(Beginning of EXERCISE INPUTS)

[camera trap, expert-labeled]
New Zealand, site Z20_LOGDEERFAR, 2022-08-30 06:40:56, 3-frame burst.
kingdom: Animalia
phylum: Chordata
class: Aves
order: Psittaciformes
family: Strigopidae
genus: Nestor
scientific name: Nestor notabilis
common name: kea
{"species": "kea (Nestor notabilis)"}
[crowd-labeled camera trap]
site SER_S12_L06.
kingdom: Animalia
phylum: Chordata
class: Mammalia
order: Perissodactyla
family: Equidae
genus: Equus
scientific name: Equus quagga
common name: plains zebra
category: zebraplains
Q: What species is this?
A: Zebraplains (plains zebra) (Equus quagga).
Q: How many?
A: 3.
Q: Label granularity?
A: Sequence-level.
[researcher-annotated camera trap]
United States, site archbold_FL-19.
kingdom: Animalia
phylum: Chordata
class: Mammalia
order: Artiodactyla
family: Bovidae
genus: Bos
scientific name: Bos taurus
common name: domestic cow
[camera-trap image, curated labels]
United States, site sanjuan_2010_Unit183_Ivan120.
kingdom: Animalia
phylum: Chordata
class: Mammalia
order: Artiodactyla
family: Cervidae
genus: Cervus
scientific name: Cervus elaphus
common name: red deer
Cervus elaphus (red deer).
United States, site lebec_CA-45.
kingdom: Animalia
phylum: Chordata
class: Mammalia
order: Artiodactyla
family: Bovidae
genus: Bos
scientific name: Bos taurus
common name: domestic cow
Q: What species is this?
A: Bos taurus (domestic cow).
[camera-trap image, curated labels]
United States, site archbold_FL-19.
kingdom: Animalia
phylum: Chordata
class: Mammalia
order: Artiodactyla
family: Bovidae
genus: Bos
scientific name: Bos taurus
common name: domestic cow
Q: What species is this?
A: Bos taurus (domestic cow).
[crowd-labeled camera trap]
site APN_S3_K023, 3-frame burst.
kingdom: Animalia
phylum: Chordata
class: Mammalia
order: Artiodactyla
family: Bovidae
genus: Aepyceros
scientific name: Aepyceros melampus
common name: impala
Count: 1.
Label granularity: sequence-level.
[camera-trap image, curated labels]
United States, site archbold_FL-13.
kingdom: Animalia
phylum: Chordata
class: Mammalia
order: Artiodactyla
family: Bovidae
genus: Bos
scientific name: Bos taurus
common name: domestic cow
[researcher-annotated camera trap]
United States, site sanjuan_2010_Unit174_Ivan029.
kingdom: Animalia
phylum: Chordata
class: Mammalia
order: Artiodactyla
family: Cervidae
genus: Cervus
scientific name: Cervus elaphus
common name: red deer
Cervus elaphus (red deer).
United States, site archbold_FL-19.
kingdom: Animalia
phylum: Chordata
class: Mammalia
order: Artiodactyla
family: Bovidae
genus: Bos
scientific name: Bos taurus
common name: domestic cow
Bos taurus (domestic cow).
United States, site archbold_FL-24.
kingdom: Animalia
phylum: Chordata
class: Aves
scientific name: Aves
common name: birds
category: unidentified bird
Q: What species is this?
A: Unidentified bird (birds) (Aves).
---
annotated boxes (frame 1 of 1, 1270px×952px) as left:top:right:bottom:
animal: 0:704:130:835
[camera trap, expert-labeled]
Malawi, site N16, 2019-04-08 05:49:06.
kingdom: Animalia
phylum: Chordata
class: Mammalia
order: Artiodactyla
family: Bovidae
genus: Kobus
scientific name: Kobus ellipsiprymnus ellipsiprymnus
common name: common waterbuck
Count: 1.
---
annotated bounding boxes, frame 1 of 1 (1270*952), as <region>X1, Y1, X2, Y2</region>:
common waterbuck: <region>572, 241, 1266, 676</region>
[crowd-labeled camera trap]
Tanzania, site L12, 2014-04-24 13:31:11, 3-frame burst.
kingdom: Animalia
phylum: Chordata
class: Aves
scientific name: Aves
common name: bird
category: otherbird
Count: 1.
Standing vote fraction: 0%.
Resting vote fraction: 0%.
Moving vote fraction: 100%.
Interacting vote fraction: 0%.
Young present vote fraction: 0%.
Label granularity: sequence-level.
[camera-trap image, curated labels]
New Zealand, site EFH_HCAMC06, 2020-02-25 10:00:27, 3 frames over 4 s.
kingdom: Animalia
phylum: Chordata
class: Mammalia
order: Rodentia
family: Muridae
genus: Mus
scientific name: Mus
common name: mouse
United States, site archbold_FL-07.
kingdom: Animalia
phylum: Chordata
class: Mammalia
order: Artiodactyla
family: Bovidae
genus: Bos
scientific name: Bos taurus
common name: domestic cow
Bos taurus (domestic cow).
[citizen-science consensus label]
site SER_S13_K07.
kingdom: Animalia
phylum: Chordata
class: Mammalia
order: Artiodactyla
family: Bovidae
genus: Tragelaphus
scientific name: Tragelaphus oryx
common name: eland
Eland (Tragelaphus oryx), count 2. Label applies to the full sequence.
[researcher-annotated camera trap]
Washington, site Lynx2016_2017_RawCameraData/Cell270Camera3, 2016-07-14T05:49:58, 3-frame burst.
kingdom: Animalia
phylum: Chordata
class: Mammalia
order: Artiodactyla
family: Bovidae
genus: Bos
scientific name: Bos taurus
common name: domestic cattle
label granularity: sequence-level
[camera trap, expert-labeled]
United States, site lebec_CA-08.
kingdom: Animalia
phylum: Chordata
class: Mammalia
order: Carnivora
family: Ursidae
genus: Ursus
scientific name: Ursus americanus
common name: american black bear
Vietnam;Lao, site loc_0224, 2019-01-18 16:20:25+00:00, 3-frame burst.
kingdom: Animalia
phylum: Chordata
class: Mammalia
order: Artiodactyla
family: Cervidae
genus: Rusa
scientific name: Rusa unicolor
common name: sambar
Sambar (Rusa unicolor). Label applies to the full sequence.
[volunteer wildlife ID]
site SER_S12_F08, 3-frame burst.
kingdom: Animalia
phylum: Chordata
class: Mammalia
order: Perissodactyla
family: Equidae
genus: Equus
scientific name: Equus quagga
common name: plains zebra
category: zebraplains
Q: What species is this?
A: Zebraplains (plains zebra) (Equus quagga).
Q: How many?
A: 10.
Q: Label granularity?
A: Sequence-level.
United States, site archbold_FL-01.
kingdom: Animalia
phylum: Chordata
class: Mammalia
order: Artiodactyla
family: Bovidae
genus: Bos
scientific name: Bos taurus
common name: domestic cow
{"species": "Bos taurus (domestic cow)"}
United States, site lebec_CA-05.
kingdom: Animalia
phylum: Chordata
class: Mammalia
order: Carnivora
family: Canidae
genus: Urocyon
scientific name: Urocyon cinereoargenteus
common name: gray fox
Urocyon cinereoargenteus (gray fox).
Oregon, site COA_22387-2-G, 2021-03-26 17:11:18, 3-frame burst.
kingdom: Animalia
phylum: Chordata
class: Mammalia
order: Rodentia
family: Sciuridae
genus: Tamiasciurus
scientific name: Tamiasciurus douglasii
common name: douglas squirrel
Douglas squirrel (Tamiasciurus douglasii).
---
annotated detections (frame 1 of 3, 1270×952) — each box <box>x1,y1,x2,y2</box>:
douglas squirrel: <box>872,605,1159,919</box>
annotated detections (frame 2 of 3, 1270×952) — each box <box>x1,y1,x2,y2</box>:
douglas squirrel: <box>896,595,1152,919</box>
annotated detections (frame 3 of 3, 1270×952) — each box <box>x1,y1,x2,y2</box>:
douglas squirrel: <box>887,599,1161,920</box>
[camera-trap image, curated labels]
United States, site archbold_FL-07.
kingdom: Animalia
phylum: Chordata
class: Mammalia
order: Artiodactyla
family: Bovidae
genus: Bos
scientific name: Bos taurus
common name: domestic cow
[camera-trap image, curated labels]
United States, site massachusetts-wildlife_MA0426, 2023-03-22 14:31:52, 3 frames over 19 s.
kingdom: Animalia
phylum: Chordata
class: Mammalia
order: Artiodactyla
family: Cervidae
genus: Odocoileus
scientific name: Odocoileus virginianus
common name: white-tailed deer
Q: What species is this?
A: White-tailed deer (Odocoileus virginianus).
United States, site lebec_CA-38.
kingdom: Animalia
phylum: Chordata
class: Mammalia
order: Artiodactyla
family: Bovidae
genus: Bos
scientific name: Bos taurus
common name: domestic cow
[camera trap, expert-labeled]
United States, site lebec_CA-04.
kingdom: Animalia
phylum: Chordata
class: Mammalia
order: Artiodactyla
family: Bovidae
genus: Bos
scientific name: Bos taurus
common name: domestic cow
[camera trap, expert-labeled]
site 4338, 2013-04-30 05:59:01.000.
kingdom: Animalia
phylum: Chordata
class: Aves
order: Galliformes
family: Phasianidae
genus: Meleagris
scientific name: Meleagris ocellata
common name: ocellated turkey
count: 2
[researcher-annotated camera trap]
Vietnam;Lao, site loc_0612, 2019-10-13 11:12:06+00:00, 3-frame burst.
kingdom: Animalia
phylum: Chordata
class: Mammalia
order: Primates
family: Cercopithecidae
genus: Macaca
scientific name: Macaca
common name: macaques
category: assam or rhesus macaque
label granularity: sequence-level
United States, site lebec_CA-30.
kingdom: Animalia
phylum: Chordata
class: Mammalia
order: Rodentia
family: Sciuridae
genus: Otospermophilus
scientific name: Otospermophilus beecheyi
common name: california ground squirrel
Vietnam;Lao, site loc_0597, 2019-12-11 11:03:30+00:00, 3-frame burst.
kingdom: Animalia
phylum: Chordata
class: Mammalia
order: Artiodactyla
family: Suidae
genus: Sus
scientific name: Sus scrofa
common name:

(End of EXERCISE INPUTS)

» **WORK REQUEST**:
Set down, exactly as written, each line of the data from its opening line through the one containing "site SER_S12_L06.". Output nothing more.

» **TASK ANSWER**:
[camera trap, expert-labeled]
New Zealand, site Z20_LOGDEERFAR, 2022-08-30 06:40:56, 3-frame burst.
kingdom: Animalia
phylum: Chordata
class: Aves
order: Psittaciformes
family: Strigopidae
genus: Nestor
scientific name: Nestor notabilis
common name: kea
{"species": "kea (Nestor notabilis)"}
[crowd-labeled camera trap]
site SER_S12_L06.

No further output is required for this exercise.